Ellora Caves


Ellora is the finest example of cave temples with almost 34 caves with intricate interiors and ornamental facades. Carved during the 350 A.D. and 700 A.D., the rock temples and monasteries represent three faiths - Hinduism, Buddhism and Jainism.

Cave 10 is a Chaitya-hall (prayer hall) and is popularly known as 'Visvakarma' with a seated Buddha in a Stupa. The Ramesvara cave has figurines of river goddesses adorning its entrance. The Dumar Lena cave is dedicated to Lord Shiva. Among the Viharas (residences of the monks). Cave 5 is the largest. The most impressive vihara is the three - storeyed cave called 'Tin - Tala'.

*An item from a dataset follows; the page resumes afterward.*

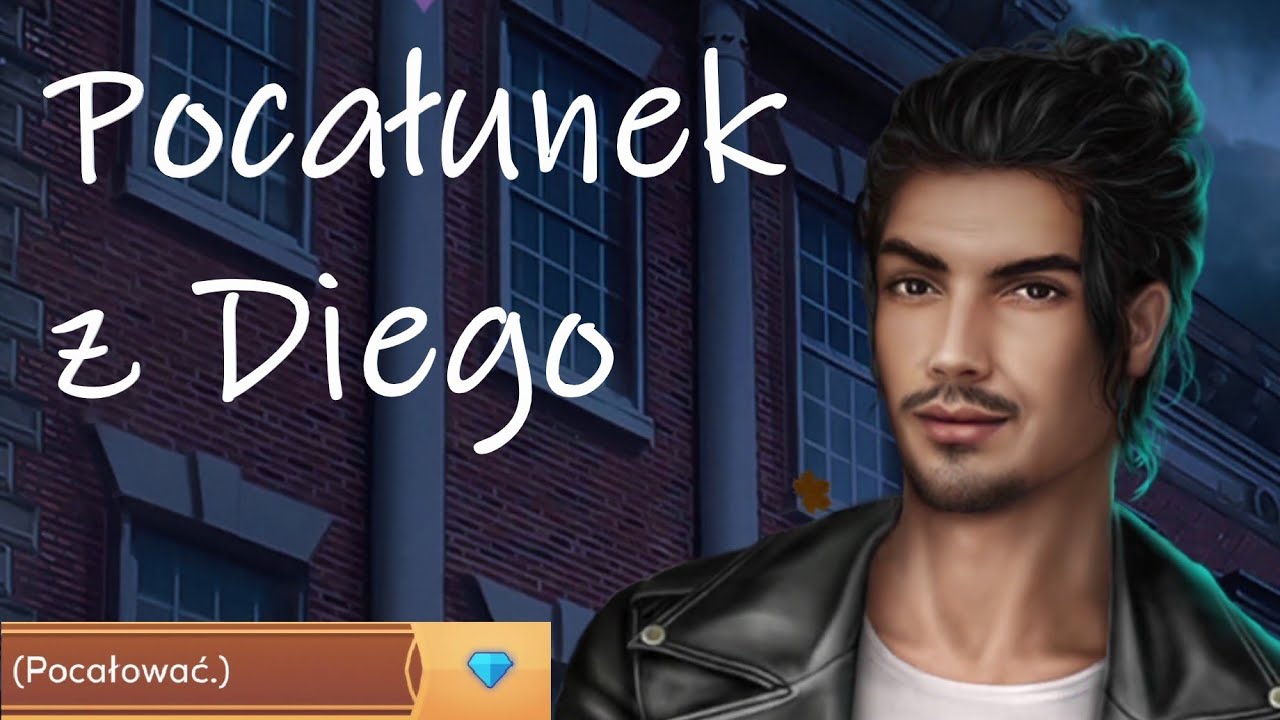 💎Pocałunek z Diego - 10 życzeń Sophie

The Kailasa temple in cave 16 is a masterpiece in itself. The temple that took nearly 100 years to be completed, is decorated with themes and incidents from the Puranas. Consisting of exquisite carvings, the cave temple is the most striking one amongst the other 30 at the site. Though carved out of one single rock, the temple looks like a freestanding structural southern type temple.

The exterior of the temple is richly carved with niches, plasters, windows as well as images of deities, mithunas (erotic male and female figures) and other figures. Most of the deities at the left of the entrance are Shaivaite (followers of Lord Shiva) while on the right hand side the deities are Vaishnavaites (followers of Lord Vishnu).

The whole temple consists of a shrine with a ling at the rear of the hall with a Dravidian sikhara, a flat-roofed mandapa supported by sixteen pillars, a separate porch for Nandi surrounded by an open-court entered through a low gopura. There are two Dhvajastambhas (pillars with the flagstaff) in the courtyard. The grand sculpture of Ravana attempting to lift Mount Kailasa, the abode of Lord Shiva, with his full might is a landmark in Indian art.

All the carvings are done in more than one level. The lower storey consists of several large shrines while the gallery along the three sides at the rear contains huge sculpted panels. A two-storeyed gateway on the west side provides access to the main temple and the Nandi Mandapa, both on the same level, and is approximately seven meters high. The lower storey of the main temple as well as the Nandi Shrine are solid and cannot be entered. Stone bridges carved from the living rock connect the Nandi pavilion and the entrance porch of the temple. The main temple has a southern style superstructure. The lower storey has almost life-size elephants carved as if they are holding up the temple.

The Jaina Caves (30 to 34) are massive, well-proportioned, decorated and mark the last phase of the activity at Ellora.

Tourist Information

Open from sunrise to sunset (except Mondays) Entry Fees for those above 12 years: Rs. 5.00

Best time to visit

The season extends all round the year. Although the best season to visit Ajanta and Ellora is from October to March.


Ellora is located 30 km from Aurangabad, which is quite well connected, to Mumbai and Delhi via Manmad by rail. Aurangabad can also be reached by road from Pune Ahmednagar, Jalgaon, Shirdi, Nasik, and Dhule.

Where to Stay?

Hotels are available to suit all budgets at Mumbai, Pune, Aurangabad, Ahmednagar, Dhule, Nasik, Shirdi, etc. The Maharashtra Tourism Corporation Holiday resort near Aurangabad railway station, the Ajanta travellers lodge at the caves and the M.T.D.C. Holiday resort at Fardpur (4 Km from Ajanta) provide clean and comfortable accommodation.